The human cost of these policy changes are far-reaching. Recent ICE actions in Minnesota illustrate another threat to child safety, health and well-being. Children are reportedly not attending school in large numbers. Schools are attempting to mitigate the impact on learning – Minneapolis Public Schools just extended the option for virtual learning through April due to ICE actions. Educators have expressed concerns about the widespread and traumatic long-term effects on children beyond missed school days. “We’ve seen increased anxiety among students, disruptions to attendance, and families questioning whether school remains a safe and predictable place for their children,” said Duluth Public Schools Superintendent John Magas as his school district joined others in a lawsuit aimed at restoring long-standing protections for students and schools from ICE encroachment. The photo of ICE agents arresting five-year old Liam Conejos Ramos, the boy in the blue bunny hat and a Spiderman backpack, focused national attention to the impact of ICE actions on children. Fortunately, Liam and his father were released from the South Texas Family Residential Center in Dilley, Texas and returned to Minnesota over the weekend but they should never have been detained in the first place. (A federal district court judge made his views about the constitutional violations involved in Liam’s case quite clear in his court order – it is worth a read.) The saga is far from over for Liam and his family as the Department of Homeland Security initiated expedited deportation proceedings, according to the Ramos family lawyer. A fourth-grader from Columbia Heights was also released from the Dilley facility but her return was delayed due to a measles outbreak at the ICE detention facility—a public health concern that underscores another way that ICE actions can affect child health. The impact of the ongoing trauma on all children, whether they are directly affected or see their friends and classmates impacted, is hard to predict. But as my colleague Anne Dwyer pointed out – the US was already suffering from a crisis in child and adolescent mental health.
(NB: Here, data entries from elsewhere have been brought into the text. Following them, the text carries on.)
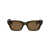 CUTLER & GROSS Cutler & Gross Optical GRANNY CHIC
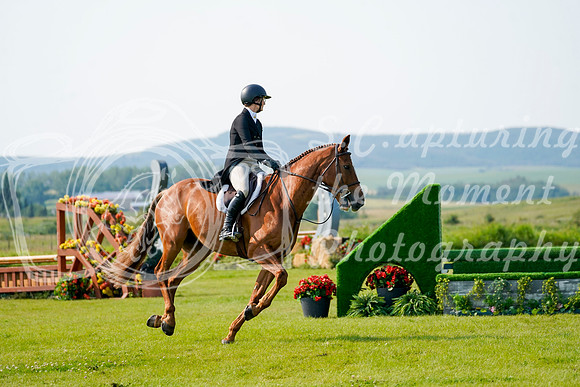 01346 - Alina - 2026 Rocky Mountain Classic III - Friday August 21st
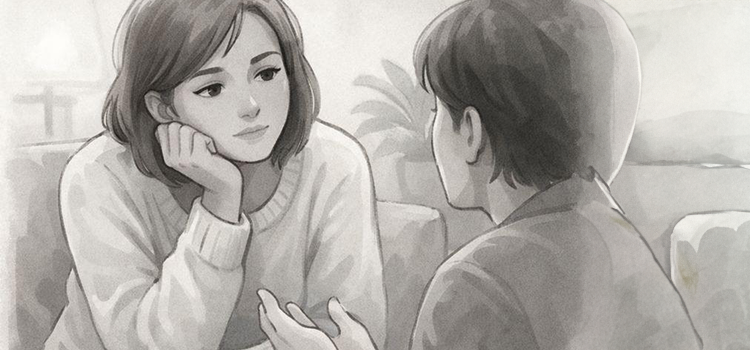 25 maj, 11 juni, 12 okt och 4 nov - Kurs i samtalsmetodik för chefer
Protection of Children from Preventable Diseases is Under Threat

The upending of the childhood vaccination schedule that reduced the recommended immunizations from 18 to 11 will have far-reaching consequences. CMS also made it harder to track the impact over the holidays by quietly removing four vaccine-related measures from mandatory Medicaid and CHIP quality reporting requirements – including child and adolescent immunization status. This policy change reduces transparency and accountability on an important public health measure for nearly half the children in the U.S. As my colleagues Kelly Whitener and Hannah Green have pointed out, these policy changes risk exposing children to preventable disease without any public input or plan to monitor the ramifications. Access to vaccines – especially for lower-income or uninsured children may suffer.

CCF will continue to provide rigorous, evidence-based analysis of all of the policies mentioned above and more. There is much to be done – watch what policymakers do, not what they say.